Teatro

No vazio do teatro

mongianei

Um famoso ator italiano, Giovanni Mongiano, representava, recentemente, um monólogo no Teatro do Povo na Lombardia. Estava sendo maquiado quando um funcionário aproxima-se dizendo: “Maestro, estou constrangido de dizer, mas nenhum ingresso foi vendido”.

Surpreso, ele parou um pouco. Depois, mandou que continuassem a maquiagem. Fez a sua performance para o enorme teatro vazio.
Foi ato personalíssimo, de alta dignidade profissional. O insólito do acontecimento bombou nas redes sociais (aqui).

No cinema, os atores repetem a representação até ser fixado definitivamente. O filme logo estará pronto para ser exibido. No teatro, a atuação é repetida todos os dias, sempre com sutis diferenciações, feitas pelo talento do intérprete.

Foi no século V a.C., o primeiro monólogo que a história registra. A peça foi realizada em honra de Dionísio, o deus do teatro na mitologia grega. O ator compareceu com máscara, que seria a primeira forma da maquiagem.

Lembro-me do filme, premiado com o Oscar, “All That Jazz”, conhecido como “O Show Deve Continuar”. Trata de um artista, mulherengo e trabalhador incansável, que sente a proximidade da morte, mas continua o seu trabalho criativo. Uma linda e sedutora mulher aparece-lhe vestida de branco. Isso não impede que ele continue com o seu show. O roteirista fez história autobiográfica. Ele faleceu logo depois de terminar o filme.

Todo bom ator costuma fazer um diálogo consigo mesmo, um solilóquio. Para ele, representar é viver. Para viver não é necessário nem plateia, nem aplausos, que são apenas circunstâncias ideais. Quem sabe se os velhos atores são encantados fantasmas no Teatro Alberto Maranhão? Com divina autorização, continuam a representar no escuro do teatro vazio. Rodolfo Mayer recitando “As Mãos de Eurídice” e Procópio Ferreira com “Deus lhe Pague”, Sandoval Wanderley e quantos outros bons artistas da terra interpretam no histórico edifício, uma vez que o teatro está fechado há tanto tempo. Ali também se prova que representar é um ato de amor que a morte não faz terminar.

(MATERIAL):
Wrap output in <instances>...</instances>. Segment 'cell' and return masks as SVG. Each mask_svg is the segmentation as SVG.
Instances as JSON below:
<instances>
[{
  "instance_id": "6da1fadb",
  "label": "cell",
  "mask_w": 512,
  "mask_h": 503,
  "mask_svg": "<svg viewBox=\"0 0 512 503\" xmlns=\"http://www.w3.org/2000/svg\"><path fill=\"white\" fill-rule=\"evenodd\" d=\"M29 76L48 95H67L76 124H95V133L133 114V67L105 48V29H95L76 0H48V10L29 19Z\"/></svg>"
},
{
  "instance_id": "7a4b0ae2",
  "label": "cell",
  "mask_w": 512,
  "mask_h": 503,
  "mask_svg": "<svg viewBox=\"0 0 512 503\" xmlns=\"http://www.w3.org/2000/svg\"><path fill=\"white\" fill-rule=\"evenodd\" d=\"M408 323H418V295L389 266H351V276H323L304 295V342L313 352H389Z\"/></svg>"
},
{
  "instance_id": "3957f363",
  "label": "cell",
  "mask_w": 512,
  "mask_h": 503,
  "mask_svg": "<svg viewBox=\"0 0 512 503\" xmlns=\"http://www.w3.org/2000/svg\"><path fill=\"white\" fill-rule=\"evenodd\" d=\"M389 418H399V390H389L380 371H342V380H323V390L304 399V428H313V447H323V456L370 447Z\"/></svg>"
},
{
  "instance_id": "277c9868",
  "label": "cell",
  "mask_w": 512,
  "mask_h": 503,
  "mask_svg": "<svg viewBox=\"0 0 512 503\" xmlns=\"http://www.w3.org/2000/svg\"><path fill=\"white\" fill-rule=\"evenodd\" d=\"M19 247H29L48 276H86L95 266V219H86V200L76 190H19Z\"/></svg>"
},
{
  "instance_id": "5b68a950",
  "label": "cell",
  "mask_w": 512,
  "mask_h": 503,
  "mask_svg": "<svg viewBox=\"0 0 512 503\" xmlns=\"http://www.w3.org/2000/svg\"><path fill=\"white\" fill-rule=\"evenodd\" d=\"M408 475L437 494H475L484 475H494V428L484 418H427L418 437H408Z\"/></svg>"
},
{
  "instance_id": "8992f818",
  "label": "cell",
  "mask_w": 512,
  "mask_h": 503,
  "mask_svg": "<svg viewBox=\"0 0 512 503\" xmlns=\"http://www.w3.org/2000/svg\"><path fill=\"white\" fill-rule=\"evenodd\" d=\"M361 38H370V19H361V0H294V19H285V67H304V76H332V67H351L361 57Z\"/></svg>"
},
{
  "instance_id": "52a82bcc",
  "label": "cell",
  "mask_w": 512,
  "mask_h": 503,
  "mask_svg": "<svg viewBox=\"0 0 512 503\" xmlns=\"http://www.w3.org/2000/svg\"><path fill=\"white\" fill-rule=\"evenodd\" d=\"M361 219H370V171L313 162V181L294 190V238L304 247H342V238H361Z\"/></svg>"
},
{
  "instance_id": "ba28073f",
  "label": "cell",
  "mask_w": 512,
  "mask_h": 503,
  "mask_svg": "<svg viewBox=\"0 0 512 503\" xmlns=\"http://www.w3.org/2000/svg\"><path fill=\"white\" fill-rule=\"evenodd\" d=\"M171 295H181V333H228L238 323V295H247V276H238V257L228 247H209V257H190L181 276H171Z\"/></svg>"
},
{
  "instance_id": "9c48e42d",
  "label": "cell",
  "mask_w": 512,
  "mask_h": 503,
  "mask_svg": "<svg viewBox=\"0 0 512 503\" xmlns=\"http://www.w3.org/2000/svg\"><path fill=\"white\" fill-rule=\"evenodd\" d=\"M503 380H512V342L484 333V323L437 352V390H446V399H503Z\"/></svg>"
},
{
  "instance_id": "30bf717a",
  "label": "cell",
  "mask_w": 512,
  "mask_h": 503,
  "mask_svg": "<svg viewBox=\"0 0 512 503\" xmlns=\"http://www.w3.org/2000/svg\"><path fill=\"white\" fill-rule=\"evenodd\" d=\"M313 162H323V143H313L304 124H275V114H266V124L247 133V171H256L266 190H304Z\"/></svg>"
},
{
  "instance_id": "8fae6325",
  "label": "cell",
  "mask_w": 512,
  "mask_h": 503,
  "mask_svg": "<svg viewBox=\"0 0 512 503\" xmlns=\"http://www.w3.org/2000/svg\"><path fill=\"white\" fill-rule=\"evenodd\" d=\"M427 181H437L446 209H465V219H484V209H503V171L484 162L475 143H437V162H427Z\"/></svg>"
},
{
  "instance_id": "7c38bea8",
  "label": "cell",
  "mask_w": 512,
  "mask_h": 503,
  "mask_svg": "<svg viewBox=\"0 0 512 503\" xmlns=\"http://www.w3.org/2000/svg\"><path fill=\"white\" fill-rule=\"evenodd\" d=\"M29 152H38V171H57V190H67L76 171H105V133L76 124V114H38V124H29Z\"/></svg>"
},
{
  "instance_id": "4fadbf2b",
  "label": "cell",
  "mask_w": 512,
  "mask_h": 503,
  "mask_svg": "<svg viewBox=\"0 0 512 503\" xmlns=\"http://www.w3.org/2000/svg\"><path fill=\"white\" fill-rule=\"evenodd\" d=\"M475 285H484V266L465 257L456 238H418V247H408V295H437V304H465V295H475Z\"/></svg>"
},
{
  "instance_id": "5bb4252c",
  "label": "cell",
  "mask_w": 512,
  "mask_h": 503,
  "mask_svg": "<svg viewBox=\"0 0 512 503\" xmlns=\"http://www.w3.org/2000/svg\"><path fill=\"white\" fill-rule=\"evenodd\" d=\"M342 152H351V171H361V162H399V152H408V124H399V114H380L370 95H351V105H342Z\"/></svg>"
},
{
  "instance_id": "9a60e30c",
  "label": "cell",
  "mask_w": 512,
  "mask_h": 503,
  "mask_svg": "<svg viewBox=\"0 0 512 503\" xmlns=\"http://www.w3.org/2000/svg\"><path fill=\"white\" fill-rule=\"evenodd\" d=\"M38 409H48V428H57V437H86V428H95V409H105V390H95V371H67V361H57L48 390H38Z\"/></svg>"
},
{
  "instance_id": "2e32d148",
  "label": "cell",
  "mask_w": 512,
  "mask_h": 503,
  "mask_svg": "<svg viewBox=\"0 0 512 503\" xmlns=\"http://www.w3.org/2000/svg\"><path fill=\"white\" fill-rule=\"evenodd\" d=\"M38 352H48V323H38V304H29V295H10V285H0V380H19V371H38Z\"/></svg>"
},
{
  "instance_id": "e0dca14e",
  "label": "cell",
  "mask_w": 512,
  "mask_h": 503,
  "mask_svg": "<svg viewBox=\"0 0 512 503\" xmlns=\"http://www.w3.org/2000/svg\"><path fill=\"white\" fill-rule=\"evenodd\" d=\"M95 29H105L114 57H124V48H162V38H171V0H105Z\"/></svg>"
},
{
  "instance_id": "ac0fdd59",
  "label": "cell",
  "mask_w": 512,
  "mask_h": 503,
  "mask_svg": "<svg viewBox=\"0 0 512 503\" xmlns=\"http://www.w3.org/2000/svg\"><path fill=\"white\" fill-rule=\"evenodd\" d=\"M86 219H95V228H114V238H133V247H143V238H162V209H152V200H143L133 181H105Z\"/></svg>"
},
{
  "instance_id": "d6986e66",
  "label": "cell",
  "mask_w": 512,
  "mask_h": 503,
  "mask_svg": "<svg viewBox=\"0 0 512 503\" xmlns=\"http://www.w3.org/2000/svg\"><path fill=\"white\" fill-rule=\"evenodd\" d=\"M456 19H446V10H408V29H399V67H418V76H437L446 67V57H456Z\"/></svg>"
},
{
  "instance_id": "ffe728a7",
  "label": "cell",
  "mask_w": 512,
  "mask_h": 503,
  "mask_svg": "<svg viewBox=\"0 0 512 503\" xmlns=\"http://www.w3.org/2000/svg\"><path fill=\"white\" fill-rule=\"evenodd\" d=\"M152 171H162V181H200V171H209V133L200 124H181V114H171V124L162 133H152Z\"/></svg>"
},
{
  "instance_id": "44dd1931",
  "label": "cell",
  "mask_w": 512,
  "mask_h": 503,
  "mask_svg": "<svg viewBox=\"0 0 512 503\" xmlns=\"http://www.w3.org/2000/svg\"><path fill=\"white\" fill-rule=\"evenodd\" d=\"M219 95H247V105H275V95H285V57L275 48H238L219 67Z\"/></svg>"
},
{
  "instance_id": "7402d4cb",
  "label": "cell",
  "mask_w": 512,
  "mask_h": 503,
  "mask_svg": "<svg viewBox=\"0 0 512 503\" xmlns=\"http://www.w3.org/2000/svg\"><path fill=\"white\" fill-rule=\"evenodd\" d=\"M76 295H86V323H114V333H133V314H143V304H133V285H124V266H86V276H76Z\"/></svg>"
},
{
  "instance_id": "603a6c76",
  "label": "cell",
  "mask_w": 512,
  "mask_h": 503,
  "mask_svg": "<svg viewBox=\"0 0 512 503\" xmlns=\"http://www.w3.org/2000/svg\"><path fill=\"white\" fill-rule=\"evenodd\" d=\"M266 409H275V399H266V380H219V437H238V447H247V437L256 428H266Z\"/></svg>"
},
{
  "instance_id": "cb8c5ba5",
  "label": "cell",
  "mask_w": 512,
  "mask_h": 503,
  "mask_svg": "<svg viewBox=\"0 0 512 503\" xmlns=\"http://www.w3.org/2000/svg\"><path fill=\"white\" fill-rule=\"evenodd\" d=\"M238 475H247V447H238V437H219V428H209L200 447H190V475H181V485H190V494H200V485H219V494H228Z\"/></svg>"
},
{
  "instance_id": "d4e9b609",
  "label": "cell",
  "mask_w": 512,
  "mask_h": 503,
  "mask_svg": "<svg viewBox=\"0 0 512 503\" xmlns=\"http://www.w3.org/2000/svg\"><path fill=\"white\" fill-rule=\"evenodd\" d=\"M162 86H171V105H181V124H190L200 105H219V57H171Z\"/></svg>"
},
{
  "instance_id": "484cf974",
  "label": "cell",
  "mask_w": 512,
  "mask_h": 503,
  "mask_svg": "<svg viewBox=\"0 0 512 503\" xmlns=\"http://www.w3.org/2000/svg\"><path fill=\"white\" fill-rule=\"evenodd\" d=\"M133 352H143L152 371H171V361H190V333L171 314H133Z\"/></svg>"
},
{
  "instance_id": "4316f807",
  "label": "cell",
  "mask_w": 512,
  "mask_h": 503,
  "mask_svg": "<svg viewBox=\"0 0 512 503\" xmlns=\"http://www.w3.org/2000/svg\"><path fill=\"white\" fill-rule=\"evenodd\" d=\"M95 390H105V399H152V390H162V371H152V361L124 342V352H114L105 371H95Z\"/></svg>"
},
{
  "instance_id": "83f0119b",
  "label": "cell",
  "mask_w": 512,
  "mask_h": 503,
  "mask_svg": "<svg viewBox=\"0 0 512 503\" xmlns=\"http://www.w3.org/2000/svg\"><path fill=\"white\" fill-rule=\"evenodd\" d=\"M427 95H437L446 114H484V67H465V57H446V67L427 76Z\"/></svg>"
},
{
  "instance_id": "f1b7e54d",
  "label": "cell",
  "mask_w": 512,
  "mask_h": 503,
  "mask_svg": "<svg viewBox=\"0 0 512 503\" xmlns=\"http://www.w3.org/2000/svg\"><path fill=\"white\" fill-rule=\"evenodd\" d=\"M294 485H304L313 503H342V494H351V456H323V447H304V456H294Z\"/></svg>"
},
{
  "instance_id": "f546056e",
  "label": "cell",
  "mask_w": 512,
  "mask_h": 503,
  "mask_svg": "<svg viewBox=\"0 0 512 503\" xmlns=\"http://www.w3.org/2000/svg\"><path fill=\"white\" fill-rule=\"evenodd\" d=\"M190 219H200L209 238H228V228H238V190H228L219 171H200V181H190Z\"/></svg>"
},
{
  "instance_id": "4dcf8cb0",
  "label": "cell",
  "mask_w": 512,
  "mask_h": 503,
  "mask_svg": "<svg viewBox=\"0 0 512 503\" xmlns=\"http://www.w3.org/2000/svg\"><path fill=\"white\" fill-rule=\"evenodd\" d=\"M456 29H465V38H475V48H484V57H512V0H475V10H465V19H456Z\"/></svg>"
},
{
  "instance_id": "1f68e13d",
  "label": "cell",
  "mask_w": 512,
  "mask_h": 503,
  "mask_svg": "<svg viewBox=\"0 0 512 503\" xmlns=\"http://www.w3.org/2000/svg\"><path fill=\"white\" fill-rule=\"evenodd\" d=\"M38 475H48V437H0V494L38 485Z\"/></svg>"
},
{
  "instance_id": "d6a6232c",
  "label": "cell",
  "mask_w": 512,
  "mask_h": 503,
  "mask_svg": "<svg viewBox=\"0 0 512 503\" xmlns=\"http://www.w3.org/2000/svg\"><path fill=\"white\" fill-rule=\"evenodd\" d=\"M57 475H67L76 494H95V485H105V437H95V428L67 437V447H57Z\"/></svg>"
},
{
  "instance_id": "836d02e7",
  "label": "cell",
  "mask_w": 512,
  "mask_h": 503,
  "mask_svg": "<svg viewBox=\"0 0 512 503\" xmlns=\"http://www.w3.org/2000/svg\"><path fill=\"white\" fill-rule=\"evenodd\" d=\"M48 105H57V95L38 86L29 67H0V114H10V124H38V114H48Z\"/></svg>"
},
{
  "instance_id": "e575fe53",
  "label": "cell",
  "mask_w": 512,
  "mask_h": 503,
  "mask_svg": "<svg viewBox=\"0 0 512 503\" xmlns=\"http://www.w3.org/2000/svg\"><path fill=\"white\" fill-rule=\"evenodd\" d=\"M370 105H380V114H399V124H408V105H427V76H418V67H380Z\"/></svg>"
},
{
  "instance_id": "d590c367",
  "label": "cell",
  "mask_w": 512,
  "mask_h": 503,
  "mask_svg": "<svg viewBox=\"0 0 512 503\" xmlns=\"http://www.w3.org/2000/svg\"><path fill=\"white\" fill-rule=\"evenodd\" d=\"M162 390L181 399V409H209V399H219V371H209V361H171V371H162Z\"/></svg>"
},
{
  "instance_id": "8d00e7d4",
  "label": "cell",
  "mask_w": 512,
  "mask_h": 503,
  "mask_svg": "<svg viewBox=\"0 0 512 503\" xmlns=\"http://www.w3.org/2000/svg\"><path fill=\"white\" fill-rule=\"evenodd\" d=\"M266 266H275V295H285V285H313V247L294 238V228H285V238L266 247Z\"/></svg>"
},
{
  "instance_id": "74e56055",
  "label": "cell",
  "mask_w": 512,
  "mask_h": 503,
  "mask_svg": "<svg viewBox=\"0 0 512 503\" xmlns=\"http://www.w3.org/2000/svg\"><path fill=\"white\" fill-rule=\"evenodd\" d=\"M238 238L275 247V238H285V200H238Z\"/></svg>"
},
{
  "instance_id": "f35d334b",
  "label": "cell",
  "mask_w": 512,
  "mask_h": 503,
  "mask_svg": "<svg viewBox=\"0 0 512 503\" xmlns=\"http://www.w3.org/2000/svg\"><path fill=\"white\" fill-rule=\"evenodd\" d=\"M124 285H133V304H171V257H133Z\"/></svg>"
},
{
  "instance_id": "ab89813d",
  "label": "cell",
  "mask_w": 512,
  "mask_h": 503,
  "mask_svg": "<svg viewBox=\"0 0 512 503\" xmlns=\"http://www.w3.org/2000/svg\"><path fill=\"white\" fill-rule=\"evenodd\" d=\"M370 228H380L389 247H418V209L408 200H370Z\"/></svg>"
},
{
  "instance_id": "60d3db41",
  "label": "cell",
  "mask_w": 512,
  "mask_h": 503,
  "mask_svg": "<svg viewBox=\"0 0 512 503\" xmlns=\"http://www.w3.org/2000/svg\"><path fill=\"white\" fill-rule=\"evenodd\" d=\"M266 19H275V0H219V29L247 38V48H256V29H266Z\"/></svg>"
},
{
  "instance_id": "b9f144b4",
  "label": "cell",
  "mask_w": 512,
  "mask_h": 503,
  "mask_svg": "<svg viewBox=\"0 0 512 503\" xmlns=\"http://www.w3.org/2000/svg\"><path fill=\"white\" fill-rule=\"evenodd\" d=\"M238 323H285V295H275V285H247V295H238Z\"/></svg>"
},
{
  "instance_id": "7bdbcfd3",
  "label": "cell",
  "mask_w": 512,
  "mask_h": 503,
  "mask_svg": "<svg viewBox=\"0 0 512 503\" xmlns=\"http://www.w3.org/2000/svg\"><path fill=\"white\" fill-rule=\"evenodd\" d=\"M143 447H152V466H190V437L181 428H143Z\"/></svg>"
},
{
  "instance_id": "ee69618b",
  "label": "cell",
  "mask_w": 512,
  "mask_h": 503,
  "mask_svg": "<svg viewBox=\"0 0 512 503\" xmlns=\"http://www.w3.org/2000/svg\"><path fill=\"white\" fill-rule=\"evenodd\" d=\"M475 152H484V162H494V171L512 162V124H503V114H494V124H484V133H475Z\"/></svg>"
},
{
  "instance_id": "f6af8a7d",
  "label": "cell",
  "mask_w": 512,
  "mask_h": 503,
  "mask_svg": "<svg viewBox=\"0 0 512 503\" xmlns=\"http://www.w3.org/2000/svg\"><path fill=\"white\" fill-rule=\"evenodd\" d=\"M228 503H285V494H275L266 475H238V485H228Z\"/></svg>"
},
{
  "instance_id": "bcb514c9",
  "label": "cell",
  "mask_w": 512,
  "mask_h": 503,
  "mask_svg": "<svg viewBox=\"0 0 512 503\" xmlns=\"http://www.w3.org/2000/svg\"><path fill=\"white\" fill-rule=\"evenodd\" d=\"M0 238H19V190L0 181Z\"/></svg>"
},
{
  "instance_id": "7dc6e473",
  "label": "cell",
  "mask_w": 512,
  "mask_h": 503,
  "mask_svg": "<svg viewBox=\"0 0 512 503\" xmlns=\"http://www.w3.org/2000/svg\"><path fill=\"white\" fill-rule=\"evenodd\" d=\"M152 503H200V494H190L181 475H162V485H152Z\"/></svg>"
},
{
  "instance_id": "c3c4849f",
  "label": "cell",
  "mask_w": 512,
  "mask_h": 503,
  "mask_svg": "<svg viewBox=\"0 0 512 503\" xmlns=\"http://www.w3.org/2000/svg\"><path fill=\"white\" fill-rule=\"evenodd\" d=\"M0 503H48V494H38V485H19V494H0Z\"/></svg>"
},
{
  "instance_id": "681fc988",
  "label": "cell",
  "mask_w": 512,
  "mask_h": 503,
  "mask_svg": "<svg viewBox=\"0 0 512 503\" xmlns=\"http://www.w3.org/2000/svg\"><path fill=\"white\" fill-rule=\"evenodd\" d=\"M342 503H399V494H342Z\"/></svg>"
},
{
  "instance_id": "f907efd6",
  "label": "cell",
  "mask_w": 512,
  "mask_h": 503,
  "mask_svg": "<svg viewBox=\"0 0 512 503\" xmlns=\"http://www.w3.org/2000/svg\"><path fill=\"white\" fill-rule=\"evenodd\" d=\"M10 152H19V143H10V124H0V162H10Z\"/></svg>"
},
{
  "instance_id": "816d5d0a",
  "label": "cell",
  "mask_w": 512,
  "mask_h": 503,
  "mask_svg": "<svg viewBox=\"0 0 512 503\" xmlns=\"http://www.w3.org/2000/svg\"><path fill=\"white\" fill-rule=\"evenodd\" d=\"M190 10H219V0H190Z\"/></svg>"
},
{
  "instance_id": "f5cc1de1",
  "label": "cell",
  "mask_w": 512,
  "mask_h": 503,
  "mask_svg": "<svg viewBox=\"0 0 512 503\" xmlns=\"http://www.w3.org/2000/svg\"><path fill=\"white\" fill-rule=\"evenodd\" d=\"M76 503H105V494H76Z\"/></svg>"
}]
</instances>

(TAREFA A): De acordo com o texto sobre o teatro vazio, por que um bom ator dispensa plateia e aplausos?
(TAREFA B): Reproduza o trecho do texto sobre o teatro vazio que começa em "No cinema, os" e segue até "forma da maquiagem.".

(RESPOSTA A): Para o bom ator, representar é viver, e para viver não são necessários nem plateia nem aplausos. Essas são apenas circunstâncias ideais.

(RESPOSTA B):
No cinema, os atores repetem a representação até ser fixado definitivamente. O filme logo estará pronto para ser exibido. No teatro, a atuação é repetida todos os dias, sempre com sutis diferenciações, feitas pelo talento do intérprete.

Foi no século V a.C., o primeiro monólogo que a história registra. A peça foi realizada em honra de Dionísio, o deus do teatro na mitologia grega. O ator compareceu com máscara, que seria a primeira forma da maquiagem.